# Context-sensitive Spelling Correction

The goal of the assignment is to implement context-sensitive spelling correction. The input of the code will be a set of text lines and the output will be the same lines with spelling mistakes fixed.

Submit the solution of the assignment to Moodle as a link to your GitHub repository containing this notebook.

Useful links:
- [Norvig's solution](https://norvig.com/spell-correct.html)
- [Norvig's dataset](https://norvig.com/big.txt)
- [Ngrams data](https://www.ngrams.info/download_coca.asp)

Grading:
- 60 points - Implement spelling correction
- 20 points - Justify your decisions
- 20 points - Evaluate on a test set


## Implement context-sensitive spelling correction

Your task is to implement context-sensitive spelling corrector using N-gram language model. The idea is to compute conditional probabilities of possible correction options. For example, the phrase "dking sport" should be fixed as "doing sport" not "dying sport", while "dking species" -- as "dying species".

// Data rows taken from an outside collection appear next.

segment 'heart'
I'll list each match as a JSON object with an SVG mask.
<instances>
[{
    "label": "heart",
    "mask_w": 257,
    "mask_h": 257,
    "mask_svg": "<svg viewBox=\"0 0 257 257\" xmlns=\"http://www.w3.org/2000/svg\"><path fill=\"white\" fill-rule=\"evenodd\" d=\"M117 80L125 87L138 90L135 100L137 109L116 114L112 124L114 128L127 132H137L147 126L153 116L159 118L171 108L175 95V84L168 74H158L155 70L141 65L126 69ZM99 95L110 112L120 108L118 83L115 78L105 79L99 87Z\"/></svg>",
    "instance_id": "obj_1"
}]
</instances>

The best way to start is to analyze [Norvig's solution](https://norvig.com/spell-correct.html) and [N-gram Language Models](https://web.stanford.edu/~jurafsky/slp3/3.pdf).

When solving this task, we expect you'll face (and successfully deal with) some problems or make up the ideas of the model improvement. Some of them are: 

- solving a problem of n-grams frequencies storing for a large corpus;
- taking into account keyboard layout and associated misspellings;
- efficiency improvement to make the solution faster;
- ...

Please don't forget to describe such cases, and what you decided to do with them, in the Justification section.

##### IMPORTANT:  
Your project should not be a mere code copy-paste from somewhere. You must provide:
- Your implementation
- Analysis of why the implemented approach is suggested
- Improvements of the original approach that you have chosen to implement

In [2]:
import re
from collections import Counter
from tqdm import tqdm

def words(text):
    return re.findall(r'\w+', text.lower())

def pairs(text):
    return zip(text, text[1:])

# Read the file once.
with open('./text.txt', encoding='utf-8') as f:
    text_content = f.read()

word_list = words(text_content)
WORDS = Counter(word_list)
PAIRS = Counter(pairs(word_list))

# Filter out words with counts <= 150.
WORDS = Counter({
    word: count 
    for word, count in tqdm(WORDS.items(), desc="Filtering WORDS")
    if count > 150
})

# Filter PAIRS such that both words in the pair exist in the filtered WORDS.
PAIRS = Counter({
    pair: count 
    for pair, count in tqdm(PAIRS.items(), desc="Filtering PAIRS")
    if pair[0] in WORDS and pair[1] in WORDS
})


Filtering WORDS: 100%|██████████| 1104935/1104935 [00:00<00:00, 5227209.28it/s]
Filtering PAIRS: 100%|██████████| 24280903/24280903 [00:10<00:00, 2262028.41it/s]


In [None]:
WORDS_SMOOTHING_VALUE = 1 / (sum(WORDS.values()) + 1)
PAIRS_SMOOTHING_VALUE = 1 / (sum(PAIRS.values()) + 1)


In [None]:
class SpellCorrector:

    def P(self, word):
        "Probability of `word`."
        return WORDS[word] / sum(WORDS.values()) if WORDS[word] > 0 else WORDS_SMOOTHING_VALUE

    def candidates(self, word):
        "Generate possible spelling corrections for `word`."
        return (self.known([word]) or self.known(self.edits1(word)) or self.known(self.edits2(word)) or [word])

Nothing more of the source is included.